Start Date: Jun 1, 2023
End Date: May 31, 2028

Objective:
The Soybean and Nitrogen Fixation Research Unit in Raleigh NC is proposing a collaboration with NC State University to screen genetically diverse high-yielding soybean germplasm for novel functional protein useful to the sustainable protein market. Our unit has a history of breeding with widely diverse germplasm including G. soja and releasing high-yielding germplasm derived from these accessions.

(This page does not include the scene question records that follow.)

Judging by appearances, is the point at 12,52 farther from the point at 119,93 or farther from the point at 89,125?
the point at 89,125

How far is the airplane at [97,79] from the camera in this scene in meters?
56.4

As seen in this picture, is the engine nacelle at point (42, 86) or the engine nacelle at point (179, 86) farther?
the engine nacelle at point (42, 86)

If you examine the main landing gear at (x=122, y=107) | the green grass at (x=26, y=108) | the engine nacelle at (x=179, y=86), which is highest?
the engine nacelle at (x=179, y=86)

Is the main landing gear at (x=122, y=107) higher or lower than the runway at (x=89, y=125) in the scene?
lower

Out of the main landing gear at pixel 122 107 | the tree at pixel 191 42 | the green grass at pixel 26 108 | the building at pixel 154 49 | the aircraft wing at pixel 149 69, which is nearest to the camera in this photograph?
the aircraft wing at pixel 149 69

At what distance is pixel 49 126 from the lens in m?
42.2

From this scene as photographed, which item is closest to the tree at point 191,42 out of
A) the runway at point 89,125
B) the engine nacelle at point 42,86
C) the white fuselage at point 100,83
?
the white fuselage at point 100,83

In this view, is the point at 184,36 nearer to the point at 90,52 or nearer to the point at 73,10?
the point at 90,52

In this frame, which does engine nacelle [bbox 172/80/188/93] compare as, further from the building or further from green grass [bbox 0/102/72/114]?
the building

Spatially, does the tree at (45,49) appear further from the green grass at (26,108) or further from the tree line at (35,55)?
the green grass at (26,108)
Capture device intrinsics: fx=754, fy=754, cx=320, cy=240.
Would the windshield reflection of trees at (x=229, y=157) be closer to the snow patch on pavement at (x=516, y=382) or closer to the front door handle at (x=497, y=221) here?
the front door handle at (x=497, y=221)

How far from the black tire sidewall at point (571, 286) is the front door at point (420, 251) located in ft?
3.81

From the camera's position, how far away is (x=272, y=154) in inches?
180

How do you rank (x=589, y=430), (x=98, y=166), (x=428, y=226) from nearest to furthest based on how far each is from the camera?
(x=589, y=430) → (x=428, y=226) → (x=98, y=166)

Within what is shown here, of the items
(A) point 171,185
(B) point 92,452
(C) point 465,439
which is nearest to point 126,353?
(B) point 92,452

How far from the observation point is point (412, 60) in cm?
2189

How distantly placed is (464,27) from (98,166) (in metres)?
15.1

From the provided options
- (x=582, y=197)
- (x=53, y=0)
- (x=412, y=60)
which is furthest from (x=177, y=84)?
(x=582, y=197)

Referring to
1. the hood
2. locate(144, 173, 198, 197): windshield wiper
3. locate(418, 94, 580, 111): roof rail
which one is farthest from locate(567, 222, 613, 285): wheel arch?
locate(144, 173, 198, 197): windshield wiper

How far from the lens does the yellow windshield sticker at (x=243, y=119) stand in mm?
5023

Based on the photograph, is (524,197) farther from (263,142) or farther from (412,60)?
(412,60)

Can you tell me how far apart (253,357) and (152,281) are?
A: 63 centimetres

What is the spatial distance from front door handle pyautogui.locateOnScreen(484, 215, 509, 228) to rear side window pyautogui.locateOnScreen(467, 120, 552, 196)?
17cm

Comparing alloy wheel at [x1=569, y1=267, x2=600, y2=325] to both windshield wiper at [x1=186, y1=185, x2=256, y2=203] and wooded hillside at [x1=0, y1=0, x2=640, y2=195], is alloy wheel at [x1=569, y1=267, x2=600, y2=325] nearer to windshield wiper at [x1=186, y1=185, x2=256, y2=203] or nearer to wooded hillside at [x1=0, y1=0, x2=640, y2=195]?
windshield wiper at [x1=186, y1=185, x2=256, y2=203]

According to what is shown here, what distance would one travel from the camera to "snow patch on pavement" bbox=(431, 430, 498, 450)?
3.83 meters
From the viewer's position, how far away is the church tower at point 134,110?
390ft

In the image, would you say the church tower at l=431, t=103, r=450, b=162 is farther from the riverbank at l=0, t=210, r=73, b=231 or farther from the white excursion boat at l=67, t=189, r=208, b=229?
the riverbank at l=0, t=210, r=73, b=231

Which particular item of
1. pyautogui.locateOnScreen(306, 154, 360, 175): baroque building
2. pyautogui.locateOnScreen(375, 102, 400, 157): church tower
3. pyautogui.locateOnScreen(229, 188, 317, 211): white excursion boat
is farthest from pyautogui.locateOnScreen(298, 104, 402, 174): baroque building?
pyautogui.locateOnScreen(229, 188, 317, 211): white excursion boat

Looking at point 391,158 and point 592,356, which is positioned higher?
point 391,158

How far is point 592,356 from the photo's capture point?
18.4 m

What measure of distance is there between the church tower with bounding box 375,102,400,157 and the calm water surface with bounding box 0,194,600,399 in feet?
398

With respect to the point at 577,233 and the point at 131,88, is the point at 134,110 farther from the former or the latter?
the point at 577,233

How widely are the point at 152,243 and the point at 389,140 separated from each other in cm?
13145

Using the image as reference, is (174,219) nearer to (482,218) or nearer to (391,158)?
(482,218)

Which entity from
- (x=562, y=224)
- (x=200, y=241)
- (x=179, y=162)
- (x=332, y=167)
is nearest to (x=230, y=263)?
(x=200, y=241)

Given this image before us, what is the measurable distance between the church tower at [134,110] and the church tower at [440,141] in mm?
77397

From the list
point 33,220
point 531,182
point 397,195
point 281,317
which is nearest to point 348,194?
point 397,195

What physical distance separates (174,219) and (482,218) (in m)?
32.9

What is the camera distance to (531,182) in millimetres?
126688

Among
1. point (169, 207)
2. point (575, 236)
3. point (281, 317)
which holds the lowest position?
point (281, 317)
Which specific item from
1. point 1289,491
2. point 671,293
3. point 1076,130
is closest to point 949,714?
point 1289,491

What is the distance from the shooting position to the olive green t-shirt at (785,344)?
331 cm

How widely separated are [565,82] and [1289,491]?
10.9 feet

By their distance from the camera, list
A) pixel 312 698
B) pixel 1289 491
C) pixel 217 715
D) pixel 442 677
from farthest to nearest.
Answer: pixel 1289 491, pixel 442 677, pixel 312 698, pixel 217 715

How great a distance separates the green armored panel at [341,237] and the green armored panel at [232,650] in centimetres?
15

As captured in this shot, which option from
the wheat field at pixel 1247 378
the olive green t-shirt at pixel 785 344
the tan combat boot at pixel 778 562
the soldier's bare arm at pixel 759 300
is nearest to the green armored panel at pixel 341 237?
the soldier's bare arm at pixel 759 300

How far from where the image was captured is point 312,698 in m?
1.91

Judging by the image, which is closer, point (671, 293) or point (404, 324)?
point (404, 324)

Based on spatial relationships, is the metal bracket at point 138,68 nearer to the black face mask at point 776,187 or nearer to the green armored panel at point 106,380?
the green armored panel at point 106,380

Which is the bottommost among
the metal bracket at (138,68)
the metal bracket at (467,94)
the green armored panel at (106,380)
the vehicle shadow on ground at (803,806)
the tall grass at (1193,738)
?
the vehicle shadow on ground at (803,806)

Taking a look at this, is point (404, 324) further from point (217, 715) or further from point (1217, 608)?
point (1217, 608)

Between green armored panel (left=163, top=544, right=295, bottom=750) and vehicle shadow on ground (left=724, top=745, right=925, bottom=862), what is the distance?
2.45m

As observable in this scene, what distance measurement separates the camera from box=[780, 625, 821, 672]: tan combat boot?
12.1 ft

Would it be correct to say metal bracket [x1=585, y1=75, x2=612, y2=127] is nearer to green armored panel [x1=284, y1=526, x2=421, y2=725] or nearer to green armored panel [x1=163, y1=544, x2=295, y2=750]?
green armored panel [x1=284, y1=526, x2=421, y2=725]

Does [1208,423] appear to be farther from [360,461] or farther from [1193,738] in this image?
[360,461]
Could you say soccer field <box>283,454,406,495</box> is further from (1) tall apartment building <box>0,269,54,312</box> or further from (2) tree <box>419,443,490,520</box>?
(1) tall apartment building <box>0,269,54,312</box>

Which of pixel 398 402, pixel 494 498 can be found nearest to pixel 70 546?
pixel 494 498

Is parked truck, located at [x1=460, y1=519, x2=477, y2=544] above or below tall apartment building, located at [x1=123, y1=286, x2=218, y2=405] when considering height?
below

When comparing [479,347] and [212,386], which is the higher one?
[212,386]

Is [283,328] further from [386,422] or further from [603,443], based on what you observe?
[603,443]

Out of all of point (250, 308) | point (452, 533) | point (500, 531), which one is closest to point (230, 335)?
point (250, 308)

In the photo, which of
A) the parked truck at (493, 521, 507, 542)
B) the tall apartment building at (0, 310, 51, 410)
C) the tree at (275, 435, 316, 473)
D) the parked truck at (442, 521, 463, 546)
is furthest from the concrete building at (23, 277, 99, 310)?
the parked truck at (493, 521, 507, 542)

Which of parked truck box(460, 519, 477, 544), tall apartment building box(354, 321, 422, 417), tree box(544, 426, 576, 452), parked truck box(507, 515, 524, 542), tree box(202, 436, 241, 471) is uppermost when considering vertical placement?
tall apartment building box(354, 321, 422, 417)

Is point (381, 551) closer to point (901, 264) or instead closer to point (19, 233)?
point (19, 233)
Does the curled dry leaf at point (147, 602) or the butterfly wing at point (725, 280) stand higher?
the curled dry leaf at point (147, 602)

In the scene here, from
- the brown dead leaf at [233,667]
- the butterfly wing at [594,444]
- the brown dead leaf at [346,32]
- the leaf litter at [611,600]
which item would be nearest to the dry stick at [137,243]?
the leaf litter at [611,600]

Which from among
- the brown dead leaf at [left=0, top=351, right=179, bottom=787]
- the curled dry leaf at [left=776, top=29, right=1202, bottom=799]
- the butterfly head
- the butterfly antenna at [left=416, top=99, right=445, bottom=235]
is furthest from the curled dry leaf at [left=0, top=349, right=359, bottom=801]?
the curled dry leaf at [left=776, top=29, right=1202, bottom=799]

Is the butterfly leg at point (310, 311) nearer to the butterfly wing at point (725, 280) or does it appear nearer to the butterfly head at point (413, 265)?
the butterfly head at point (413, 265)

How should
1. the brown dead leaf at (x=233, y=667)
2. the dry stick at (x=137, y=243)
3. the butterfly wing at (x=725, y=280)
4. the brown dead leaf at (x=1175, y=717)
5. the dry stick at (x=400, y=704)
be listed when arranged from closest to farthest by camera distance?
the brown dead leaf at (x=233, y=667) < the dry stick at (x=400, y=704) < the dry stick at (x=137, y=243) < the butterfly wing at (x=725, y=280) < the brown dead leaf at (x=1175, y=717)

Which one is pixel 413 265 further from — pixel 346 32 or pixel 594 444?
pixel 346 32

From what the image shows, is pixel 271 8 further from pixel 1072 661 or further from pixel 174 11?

We have advanced germplasm derived from genetically diverse accessions that yield well and are high in seed protein and want a collaborator to extend the evaluation of selected germplasm to identify new protein functionalities that make these accessions more useful to the plant protein food market. This collaboration will result in analyses of germplasm that we do not have the expertise or equipment to accomplish.

Approach:
1. Identify best method for protein isolation for downstream analyses 2. Generate publishable data for the following properties and functionalities of concentrated or isolated soybean protein. a. Protein content b. Solubility and other physicochemical stability related properties (e.g. particle size) c. Thermal stability related properties (e.g. protein denature temperature or enthalpy) 3. Evaluate the functional properties of 20 genetically diverse high-yielding soybean lines. a. Determine if environment affect protein functionality by measuring functional properties of protein derived from the same line grown in two or three environments. b. Determine if functional properties are affected by age of soybean seed by comparing proteins derived from seeds of the same genotype harvested in 2019 and 2022. 4. Evaluate feasibility of using defatted meal used in animal feed instead of removing fat in the lab to avoid generating large amounts of waste chloroform. 5. Evaluate novel functional properties of isolates of glycinin and conglycinin and their mixtures.